# Aim of the exercise:
Collect every line from the items below that contains the string "instances".

# Entries:
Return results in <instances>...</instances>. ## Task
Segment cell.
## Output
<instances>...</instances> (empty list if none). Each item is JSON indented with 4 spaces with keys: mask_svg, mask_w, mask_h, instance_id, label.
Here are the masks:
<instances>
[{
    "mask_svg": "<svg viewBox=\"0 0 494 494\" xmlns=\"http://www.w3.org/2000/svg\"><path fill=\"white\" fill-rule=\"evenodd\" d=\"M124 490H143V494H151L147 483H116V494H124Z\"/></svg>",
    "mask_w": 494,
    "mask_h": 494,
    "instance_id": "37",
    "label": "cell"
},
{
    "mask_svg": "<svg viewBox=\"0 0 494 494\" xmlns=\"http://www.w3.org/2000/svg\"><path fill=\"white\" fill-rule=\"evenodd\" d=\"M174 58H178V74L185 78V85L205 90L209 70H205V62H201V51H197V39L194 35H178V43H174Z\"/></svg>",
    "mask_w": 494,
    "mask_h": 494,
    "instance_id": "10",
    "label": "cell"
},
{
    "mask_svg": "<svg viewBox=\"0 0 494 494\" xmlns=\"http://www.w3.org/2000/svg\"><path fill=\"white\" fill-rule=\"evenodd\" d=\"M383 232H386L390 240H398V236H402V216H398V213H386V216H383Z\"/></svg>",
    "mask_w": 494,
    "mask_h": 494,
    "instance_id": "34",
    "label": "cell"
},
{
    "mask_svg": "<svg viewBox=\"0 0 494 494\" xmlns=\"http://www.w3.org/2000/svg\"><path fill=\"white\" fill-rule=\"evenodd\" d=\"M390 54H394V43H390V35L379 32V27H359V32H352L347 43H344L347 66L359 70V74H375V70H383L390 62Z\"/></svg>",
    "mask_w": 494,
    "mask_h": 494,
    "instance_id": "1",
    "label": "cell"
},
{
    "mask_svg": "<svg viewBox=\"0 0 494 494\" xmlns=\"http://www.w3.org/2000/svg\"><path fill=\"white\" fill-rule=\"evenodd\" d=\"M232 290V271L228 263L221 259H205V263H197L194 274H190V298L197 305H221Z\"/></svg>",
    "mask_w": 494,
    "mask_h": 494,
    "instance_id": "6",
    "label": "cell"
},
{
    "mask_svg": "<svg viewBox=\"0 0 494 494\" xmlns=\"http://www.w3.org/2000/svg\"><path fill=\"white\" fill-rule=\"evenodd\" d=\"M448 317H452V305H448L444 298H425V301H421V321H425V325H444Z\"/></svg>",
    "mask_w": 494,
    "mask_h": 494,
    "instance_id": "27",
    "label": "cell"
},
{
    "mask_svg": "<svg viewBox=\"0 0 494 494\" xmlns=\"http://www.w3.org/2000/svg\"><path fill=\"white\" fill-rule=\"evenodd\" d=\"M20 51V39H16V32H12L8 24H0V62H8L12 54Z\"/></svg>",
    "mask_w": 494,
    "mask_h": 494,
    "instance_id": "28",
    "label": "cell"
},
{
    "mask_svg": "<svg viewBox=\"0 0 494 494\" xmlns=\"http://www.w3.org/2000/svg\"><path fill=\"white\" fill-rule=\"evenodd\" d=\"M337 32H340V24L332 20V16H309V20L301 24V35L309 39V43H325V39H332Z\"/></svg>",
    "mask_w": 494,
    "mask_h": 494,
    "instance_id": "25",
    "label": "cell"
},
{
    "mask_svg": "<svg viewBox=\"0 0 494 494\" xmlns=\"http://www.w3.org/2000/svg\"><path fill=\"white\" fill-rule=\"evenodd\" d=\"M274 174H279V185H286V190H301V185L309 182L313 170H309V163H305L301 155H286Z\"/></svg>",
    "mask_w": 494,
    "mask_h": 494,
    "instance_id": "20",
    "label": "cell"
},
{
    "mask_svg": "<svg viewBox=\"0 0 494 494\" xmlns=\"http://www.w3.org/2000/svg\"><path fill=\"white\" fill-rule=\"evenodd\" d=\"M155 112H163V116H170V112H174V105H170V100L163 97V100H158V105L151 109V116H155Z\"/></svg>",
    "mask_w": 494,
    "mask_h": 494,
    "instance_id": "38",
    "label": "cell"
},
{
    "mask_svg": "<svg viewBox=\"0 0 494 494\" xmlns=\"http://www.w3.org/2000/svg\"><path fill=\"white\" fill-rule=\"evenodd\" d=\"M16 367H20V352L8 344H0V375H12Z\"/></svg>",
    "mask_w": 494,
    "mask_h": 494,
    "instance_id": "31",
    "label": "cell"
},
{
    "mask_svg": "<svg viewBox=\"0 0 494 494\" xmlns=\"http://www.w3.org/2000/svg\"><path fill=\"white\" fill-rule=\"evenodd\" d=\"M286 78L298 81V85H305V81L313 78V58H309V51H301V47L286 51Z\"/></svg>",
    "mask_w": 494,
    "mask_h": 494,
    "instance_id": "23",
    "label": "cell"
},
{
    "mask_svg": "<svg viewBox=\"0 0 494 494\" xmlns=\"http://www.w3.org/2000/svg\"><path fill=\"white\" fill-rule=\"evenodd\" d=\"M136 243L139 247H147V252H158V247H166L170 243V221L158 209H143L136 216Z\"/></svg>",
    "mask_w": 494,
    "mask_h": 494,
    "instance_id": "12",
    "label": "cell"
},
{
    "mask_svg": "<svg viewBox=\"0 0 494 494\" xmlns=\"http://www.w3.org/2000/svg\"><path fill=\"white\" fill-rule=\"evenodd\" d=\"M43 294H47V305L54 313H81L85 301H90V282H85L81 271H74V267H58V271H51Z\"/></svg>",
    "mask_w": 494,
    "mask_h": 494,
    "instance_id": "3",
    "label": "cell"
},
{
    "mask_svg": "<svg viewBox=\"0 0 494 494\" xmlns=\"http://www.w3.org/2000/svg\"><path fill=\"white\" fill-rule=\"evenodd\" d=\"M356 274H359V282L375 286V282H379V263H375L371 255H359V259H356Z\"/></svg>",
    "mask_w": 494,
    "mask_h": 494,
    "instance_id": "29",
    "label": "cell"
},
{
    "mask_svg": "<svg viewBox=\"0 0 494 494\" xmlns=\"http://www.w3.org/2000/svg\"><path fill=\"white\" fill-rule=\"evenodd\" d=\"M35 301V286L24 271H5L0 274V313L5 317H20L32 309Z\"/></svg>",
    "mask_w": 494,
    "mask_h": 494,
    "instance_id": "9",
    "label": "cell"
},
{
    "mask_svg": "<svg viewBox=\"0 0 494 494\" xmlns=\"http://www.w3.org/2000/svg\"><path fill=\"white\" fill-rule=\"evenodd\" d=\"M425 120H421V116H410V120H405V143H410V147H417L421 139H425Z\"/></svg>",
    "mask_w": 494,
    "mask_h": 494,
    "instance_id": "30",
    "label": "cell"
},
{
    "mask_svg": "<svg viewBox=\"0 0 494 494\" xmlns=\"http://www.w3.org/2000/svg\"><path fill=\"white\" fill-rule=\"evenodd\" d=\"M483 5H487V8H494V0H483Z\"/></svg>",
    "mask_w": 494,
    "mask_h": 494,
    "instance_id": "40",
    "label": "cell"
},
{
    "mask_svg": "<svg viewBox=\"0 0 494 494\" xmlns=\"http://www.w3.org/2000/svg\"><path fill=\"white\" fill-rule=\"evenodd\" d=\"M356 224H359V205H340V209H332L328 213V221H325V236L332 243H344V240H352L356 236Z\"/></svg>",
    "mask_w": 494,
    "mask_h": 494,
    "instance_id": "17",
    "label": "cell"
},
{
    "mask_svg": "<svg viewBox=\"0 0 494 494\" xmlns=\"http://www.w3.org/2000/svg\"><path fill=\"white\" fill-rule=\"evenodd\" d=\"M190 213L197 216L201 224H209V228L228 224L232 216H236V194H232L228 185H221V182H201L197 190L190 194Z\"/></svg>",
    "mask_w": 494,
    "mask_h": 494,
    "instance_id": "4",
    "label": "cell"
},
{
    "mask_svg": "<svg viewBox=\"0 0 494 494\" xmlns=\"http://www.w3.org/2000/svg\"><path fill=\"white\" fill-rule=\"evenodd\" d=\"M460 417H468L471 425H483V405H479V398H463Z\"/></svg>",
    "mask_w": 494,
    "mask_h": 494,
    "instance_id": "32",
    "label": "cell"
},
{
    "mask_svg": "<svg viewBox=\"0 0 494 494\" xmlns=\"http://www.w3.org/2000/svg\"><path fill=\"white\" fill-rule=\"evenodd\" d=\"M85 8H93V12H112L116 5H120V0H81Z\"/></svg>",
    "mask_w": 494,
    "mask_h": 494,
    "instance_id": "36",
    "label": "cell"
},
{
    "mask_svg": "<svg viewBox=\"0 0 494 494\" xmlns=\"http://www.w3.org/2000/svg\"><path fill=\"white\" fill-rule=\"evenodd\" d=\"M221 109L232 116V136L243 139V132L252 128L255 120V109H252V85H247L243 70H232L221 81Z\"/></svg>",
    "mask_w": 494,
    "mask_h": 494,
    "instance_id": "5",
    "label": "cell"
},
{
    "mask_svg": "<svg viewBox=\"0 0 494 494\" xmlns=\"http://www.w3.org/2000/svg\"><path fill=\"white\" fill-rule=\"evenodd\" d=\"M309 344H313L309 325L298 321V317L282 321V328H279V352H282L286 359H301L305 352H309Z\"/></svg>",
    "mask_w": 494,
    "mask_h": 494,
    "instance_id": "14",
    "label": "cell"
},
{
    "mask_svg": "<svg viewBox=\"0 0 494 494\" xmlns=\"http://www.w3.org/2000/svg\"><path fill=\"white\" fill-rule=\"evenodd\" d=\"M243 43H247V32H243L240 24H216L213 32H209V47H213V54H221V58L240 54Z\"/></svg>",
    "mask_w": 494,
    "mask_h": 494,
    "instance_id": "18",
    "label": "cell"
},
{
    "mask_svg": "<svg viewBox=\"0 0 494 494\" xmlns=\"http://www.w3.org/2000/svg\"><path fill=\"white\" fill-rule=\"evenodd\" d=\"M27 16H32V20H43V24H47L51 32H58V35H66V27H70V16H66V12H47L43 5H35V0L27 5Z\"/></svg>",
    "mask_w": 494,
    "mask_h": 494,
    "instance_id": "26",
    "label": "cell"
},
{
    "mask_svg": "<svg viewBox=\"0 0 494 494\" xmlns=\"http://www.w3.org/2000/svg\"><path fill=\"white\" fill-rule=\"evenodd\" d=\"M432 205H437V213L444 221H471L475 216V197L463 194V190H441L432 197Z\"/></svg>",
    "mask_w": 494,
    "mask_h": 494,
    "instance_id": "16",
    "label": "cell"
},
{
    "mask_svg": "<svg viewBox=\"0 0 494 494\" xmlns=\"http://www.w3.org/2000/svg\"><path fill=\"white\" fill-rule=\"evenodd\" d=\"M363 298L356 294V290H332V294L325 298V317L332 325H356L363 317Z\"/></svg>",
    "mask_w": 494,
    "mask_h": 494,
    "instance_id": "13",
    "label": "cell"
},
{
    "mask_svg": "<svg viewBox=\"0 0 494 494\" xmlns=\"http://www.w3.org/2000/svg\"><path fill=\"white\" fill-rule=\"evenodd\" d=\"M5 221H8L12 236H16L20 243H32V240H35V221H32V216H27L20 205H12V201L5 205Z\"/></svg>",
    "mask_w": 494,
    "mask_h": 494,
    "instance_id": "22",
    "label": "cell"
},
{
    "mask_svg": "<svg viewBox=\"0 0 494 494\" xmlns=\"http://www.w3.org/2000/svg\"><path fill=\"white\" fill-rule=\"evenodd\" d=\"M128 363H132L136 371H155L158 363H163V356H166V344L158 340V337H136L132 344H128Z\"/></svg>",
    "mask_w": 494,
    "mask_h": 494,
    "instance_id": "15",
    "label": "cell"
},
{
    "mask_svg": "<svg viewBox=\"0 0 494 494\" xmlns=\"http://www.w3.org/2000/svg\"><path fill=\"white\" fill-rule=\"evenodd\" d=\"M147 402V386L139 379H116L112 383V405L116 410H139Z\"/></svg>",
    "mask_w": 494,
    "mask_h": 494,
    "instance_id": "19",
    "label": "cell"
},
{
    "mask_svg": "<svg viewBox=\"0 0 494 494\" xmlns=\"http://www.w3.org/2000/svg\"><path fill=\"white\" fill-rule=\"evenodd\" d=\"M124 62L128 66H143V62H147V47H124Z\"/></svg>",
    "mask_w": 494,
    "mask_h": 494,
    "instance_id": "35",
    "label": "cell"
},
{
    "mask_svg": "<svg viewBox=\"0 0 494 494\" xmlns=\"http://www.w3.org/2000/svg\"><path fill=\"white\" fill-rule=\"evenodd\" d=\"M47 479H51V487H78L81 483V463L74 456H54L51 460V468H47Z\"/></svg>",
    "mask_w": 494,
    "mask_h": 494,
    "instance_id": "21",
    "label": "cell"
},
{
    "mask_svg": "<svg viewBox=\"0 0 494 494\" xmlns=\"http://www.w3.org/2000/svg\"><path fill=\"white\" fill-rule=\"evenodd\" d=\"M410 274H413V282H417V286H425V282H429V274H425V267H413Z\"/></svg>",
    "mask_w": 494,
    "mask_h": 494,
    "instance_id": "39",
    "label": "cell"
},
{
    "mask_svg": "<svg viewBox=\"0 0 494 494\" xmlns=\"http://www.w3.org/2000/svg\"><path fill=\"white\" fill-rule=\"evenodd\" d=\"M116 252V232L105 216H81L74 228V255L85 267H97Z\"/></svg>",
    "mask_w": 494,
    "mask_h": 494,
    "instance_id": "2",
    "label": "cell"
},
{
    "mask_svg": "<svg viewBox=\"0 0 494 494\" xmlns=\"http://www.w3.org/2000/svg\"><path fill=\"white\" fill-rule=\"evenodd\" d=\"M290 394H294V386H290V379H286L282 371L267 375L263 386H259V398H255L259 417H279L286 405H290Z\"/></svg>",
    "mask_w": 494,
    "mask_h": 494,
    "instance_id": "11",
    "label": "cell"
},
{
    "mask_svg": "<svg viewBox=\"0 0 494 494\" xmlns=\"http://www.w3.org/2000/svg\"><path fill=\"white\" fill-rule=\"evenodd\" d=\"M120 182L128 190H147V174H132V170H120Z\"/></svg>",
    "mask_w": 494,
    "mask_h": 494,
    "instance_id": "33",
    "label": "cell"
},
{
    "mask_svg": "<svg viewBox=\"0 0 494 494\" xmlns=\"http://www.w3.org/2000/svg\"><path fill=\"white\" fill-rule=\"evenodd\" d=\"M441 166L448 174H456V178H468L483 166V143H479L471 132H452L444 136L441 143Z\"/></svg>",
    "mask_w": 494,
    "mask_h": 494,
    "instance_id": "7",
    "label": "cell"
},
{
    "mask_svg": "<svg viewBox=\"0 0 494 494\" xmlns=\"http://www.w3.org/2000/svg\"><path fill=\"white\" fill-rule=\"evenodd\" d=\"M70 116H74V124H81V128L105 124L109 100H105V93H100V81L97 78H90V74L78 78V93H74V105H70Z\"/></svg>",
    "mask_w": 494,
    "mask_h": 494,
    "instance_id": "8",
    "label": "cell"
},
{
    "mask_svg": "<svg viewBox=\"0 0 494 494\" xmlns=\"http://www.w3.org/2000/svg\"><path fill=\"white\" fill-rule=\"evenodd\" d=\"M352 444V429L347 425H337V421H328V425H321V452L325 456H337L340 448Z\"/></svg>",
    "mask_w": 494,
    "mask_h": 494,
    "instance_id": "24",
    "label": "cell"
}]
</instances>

# Solution to this exercise:
Return results in <instances>...</instances>. ## Task
<instances>...</instances> (empty list if none). Each item is JSON indented with 4 spaces with keys: mask_svg, mask_w, mask_h, instance_id, label.
<instances>
</instances>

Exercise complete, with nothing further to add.